Traumatised teachers reveal schoolboy rape threats and pornography abuse
Kindergarten kids are sharing pornography and molesting classmates while teenage boys threaten female teachers with rape, a disturbing new study shows.
Kindergarten kids are sharing pornography and molesting classmates while teenage boys threaten female teachers with rape, a disturbing new study shows.
Nearly half of teachers reported sexual harassment from boys in class, in a survey of 1012 teachers conducted by Collective Shout, a charity that campaigns against the sexualisation of children and objectification of girls.
Teenage boys in years 9 and 10 were responsible for most of the harmful sexual behaviours, Collective Shout warns in its first report on the sexual harassment of teachers.
Teachers said male students had propositioned them for sex, threatened them with rape, mimicked sex acts, asked for nude photos or sexually moaned, groaned or grunted at them in class.
But the report found children as young as five, from kindergarten to year 3, were exhibiting the same behaviours.
Teachers reported that children in year 2 had been caught accessing and sharing pornographic content through smartphones, laptops and over social media.
Girls in years 5 and 6 were being coerced into sending sexual images to boys in class.
Collective Shout director Melinda Tankard Reist said: “Schools have become sites of abuse. The safety of teachers and female students is significantly compromised. The stories I’ve been told by female teachers and students this year are the worst I’ve heard in more than a decade of engagement with public and private schools.’’
Parenting author and educator Maggie Dent, who co-published the report, called on educational authorities to provide teachers and schools with “clear steps they can follow to prevent and deal with sexual harassment’’.
She said some of the behaviour was criminal and could not be dismissed as “boys will be boys’’.

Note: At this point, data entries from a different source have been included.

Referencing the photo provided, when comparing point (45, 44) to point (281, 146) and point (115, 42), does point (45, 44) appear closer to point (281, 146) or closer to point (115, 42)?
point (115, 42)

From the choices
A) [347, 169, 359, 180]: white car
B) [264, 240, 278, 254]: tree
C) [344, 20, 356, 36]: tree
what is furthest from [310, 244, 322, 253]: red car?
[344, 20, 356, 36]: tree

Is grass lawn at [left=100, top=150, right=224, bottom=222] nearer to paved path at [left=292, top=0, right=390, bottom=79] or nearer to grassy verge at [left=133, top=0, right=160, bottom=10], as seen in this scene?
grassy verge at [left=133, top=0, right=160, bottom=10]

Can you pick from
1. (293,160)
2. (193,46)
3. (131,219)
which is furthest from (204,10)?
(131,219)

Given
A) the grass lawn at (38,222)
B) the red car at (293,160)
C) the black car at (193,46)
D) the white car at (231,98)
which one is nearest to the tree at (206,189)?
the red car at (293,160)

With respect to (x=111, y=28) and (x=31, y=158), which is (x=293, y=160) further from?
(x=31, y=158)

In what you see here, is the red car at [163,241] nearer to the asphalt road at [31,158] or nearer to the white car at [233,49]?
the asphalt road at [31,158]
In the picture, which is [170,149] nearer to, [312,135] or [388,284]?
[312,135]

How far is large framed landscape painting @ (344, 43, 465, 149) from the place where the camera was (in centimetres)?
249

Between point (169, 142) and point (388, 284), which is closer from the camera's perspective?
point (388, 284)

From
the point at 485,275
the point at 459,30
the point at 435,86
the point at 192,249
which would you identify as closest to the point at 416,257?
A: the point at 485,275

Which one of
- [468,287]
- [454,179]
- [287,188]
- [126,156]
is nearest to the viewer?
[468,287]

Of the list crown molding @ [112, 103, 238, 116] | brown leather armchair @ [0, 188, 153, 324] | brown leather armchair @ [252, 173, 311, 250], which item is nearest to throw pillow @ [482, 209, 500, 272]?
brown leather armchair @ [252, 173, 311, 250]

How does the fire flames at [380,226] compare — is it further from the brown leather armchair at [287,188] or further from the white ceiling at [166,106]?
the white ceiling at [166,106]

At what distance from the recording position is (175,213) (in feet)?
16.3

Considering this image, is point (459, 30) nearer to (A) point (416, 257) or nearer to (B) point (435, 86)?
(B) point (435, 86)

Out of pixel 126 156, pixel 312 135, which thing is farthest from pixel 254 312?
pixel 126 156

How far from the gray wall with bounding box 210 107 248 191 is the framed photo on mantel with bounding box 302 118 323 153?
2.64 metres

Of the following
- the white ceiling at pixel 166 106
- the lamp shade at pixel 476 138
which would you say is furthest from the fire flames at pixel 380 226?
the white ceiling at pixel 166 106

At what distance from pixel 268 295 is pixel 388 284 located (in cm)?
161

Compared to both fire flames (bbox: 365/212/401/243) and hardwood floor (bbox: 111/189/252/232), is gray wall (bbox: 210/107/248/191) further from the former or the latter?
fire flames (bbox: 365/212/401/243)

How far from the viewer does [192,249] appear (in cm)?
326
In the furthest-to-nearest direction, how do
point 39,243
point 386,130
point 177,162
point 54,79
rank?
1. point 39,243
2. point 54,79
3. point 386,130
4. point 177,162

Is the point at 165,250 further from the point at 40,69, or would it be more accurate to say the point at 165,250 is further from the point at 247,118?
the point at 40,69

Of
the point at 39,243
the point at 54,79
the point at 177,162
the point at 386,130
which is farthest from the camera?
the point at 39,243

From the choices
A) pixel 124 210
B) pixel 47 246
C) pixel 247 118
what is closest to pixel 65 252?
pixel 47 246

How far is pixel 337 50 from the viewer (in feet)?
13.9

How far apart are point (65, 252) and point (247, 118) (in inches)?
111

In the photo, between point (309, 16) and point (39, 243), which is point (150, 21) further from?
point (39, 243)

“I would urge parents and other caring adults in our kids’ lives to have awkward conversations with their kids, and not just expect schools to be responsible for addressing this behaviour from some boys,’’ she said.
“This needs to be a whole community response.’’
The report reveals female teachers are being subjected to routine sexual harassment.
“They were propositioned, threatened with rape, subjected to sexist slurs and mimicking of sex acts seen in porn, and called the ‘c’ word,’’ it states.
“While trying to just do their jobs, they were sexually moaned, groaned and grunted at, asked for nudes and intimidated. Many said they did not feel safe at work.’’
The report reveals teachers are witnessing “widespread harmful sexual behaviours by male students directed at female students’’.
“While much of the behaviour was exhibited by boys in years 9 and 10, a number of teachers reported children in kindergarten displaying inappropriate sexual behaviours towards other children and even toward teacher.
“Teachers expressed despair with the rapid rise of sexualised behaviours, which they attributed to early exposure to pornography, the malign influence of social media influencers such as Andrew Tate, and broader societal sexist attitudes.
“They referred to disclosures by girls in years 5 and 6 (of being) coerced into sending sexual images, and instances of children as young as year 2 accessing and sharing pornographic content through personal devices or social media.’’
Federal, state and territory education ministers only agreed this year to a national ban on the use of smartphones in schools.
Of 1012 teachers surveyed, 47 per cent had suffered sexual harassment at school and 80 per cent reported an increase in sexualised behaviours from students. Twenty per cent said a colleague had sexually harassed them at school.
Boys were blamed for 97 per cent of sexual harassment against female teachers and classmates.